* **Texto de leitura**:
ENTREVISTA COM RITA FERRO



Estávamos em 1991, quase, quase… a terminar a faculdade quando veio parar, às  minhas mãos,  uma edição  do Círculo de Leitores de O Vento e a Lua… Tinha um teste de Latim na manhã seguinte, cadeira que trazia em atraso desde o segundo ano. Para bem dos meus pecados não resisti a folheá-lo . Duzentas e cinquenta e três páginas, das quais, li sôfregamente cento e oitenta e quatro. Deitei-me às quatro da manhã, fui fazer o teste às nove e, mal saí da sala, devorei as restantes até ao fim. A partir daí fui sempre acompanhando a sua escrita, rendido, a meio caminho entre o fascínio e a devoção. A sua escrita, solta, mordaz e irreverente não deixa margem de manobra à indiferença. Recentemente encontrei-a no seu blog Acto Falhado onde mantém uma tertúlia permanente sobre o nosso quotidiano. Uma razão a acrescer a tantas outras para não lhe perder o rasto. À pequena biografia retirada da net, resta-nos apenas deixar as perguntas a que Rita Ferro amavelmente acedeu a responder e dizer que, naquela manhã, acabei por conseguir passar a Latim…
Rita Ferro nasceu em Lisboa em 1955.

* **Dados fornecidos**:
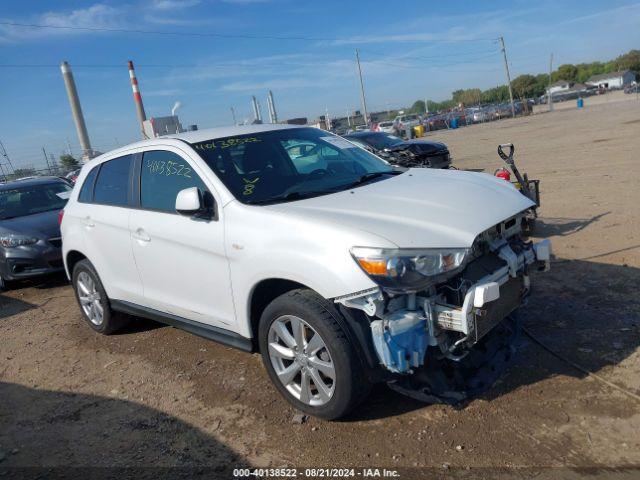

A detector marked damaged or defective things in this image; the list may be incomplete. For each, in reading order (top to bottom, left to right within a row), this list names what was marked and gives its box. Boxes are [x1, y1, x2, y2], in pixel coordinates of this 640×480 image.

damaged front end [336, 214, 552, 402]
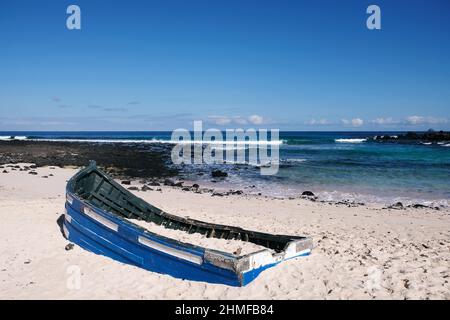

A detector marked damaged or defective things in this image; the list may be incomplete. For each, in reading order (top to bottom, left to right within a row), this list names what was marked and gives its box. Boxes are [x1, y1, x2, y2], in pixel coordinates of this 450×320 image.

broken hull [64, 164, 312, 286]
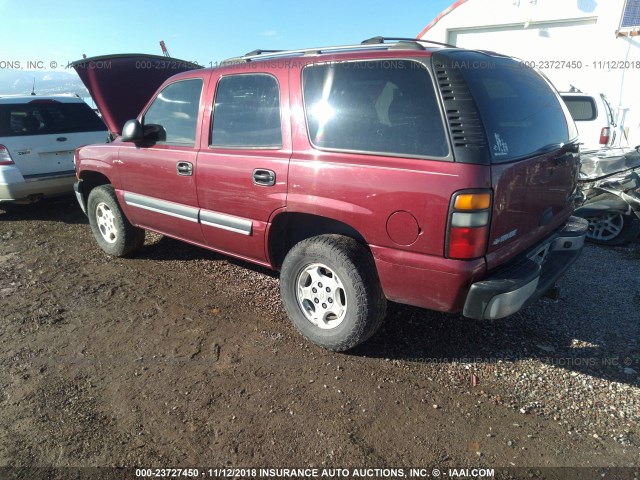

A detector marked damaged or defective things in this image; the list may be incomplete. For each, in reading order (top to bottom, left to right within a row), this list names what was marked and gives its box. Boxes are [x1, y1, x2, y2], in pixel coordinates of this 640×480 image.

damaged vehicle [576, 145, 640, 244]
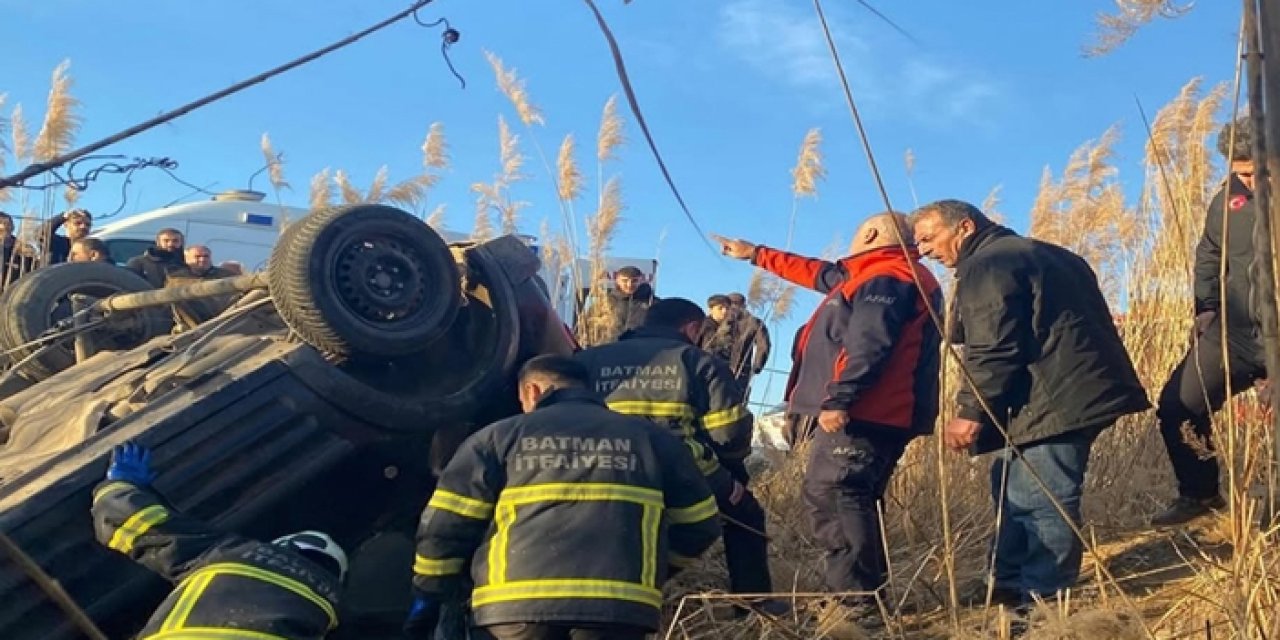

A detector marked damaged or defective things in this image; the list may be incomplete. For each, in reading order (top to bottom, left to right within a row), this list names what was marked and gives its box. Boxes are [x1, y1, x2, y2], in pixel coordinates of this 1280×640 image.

* **Enunciado 1**:
Que nome tem o blog de Rita Ferro mencionado no texto sobre Rita Ferro?
* **Enunciado 2**:
Prossiga o texto sobre Rita Ferro a partir do ponto em que termina.

* **Resultado do exercício 1**:
Acto Falhado.

* **Resultado do exercício 2**:
Estudou Design e Marketing, exercendo funções de direcção e consultoria em diversas empresas, na área da publicidade. Foi professora no IADE e colabora regularmente na imprensa, rádio e televisão.
Iniciou-se na escrita em 1990 com o romance O Nó na Garganta, arriscando um novo tipo de escrita feminina – sensível, intimista e geracional – que, tendo obtido um estrondoso sucesso e revolucionando o mercado literário português, conheceu inúmeros seguidores. Hoje, tendo já transcendido as questões femininas, ou não se esgotando nelas, distingue-se por uma técnica de narração mordaz e cativante, de grande versatilidade, tanto no épico urbano de Os Filhos da Mãe como no realismo fantástico de O Vento na Lua.

Entrevista Luís Bento
Bento-vai-para-dentro
14/2/2010 


1- “(…) movida por uma curiosidade insaciável, Pompeia encetava então um fantástico percurso de nómada, cruzando o seu destino com múltiplas personagens (…) o velho irlandês (…) que procurava saciar com bolos a sua fome de afecto”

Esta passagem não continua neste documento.